Grinning I went on my way. Ireland does get heavy snow every few years. But not so often in these low lying coastal areas such as West Clare. The road to Ennis goes over Slieve Callan and the snow was thick in the hills and again there were drifts, metres high, meaning it was a slow trip. The music at Cruises Pub in Ennis was fantastic, with a huge crowd, desperate for a circuit breaker from the travails of the last few days. I returned about 5pm and it was still felt more like a journey through the alps rather than rural Ireland. I wasn’t ready to go home and called in at Hillery’s, for the regular Sunday evening session. Life goes on.
Monday, 5th March 2018.
It wasn’t quite over yet. Still the predicted rain never arrived and most of the snow on the lower ground had retreated but I knew it was still lying in the uplands. Maybe the Burren would be worth a visit. I wanted to see it. Temperature was still around 2ºC in the morning as I set out but by the end of the day it had risen to 5ºC. So I drove to Poulnabroun and then to Ballyvaughan and back through Carran. It took all day. It was cloudy and misty so not ideal but walking in the stillness of a snowy Burren was something truly special. So quiet with hardly a soul on the road and those that were seemed to be heading somewhere else. A privilege to see it like this. I encountered a few busloads of tourists and they like me were the lucky ones. The dolmen at Poulnabourn was looking resplendent and I viewed the wonderful stone walls literally in a different light as they stood out framed by the whiteness of the snow and the sky. See if you agree with me. The hills actually had a lot more snow than was apparent from a distance with the clints and grykes retaining the snow where it had melted elsewhere. The Turlough at Carran, a wondrous geological feature had plenty of water, though much of it appeared to be covered with ice. I imagine a couple of day earlier you might have been able to walk across it. By the way turlough, along with drumlin and esker are the only three words of Irish origin that I know that are used worldwide as geological terms. Thick snow was still on some of the Lanes but the snow ploughs were out and about so I imagined most would be passable.
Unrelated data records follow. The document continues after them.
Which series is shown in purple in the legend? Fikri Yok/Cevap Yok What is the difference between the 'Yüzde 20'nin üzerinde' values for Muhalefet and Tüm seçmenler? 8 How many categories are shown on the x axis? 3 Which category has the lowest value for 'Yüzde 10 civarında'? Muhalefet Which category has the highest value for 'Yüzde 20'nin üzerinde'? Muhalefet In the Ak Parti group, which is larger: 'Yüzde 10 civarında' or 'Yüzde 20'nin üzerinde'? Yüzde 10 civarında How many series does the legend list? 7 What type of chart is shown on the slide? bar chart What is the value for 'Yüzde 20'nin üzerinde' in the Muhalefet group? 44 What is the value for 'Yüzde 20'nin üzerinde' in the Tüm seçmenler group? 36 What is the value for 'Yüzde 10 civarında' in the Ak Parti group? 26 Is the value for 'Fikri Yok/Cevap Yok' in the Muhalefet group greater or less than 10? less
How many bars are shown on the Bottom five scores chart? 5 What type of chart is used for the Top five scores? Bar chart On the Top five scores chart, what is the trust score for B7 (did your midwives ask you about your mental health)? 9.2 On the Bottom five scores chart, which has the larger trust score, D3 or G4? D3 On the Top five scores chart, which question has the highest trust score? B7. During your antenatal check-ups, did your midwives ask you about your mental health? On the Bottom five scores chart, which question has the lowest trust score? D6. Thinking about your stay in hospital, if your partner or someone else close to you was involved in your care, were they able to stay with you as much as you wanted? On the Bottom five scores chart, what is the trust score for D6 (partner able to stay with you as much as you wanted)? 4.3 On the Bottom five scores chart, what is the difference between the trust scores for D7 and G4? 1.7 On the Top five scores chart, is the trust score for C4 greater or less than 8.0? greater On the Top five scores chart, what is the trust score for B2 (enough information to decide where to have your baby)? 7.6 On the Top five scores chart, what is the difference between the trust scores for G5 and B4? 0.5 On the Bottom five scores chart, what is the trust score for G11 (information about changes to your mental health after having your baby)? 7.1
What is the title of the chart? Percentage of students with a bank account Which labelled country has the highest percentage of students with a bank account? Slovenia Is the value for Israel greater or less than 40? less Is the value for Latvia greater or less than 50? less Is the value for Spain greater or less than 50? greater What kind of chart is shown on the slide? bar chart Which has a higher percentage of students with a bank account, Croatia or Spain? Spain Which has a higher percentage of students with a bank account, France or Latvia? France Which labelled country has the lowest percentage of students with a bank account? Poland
The event that had dominated Irish lives, closed schools, airports highways and even pubs, isolated people for days and created timeless memories was over.
And that seems a good place to end this story.
Here are some pictures of those wonderful stone walls:
Tuesday 6th March 2018
I thought I had finished this blog but it was much brighter this morning and by the afternoon the sun was returning. The temperature soared up to 7ºC. Out my kitchen window the paddocks were pretty much free of snow. Not Mt Callan. It looked glorious (despite those windmills) with patches of sun glistening off it. I had to go up and take a closer look. There was plenty of snow so, sorry, a few more pictures.
Almost a week. A week I won’t forget.
Lovely photos and a story well told.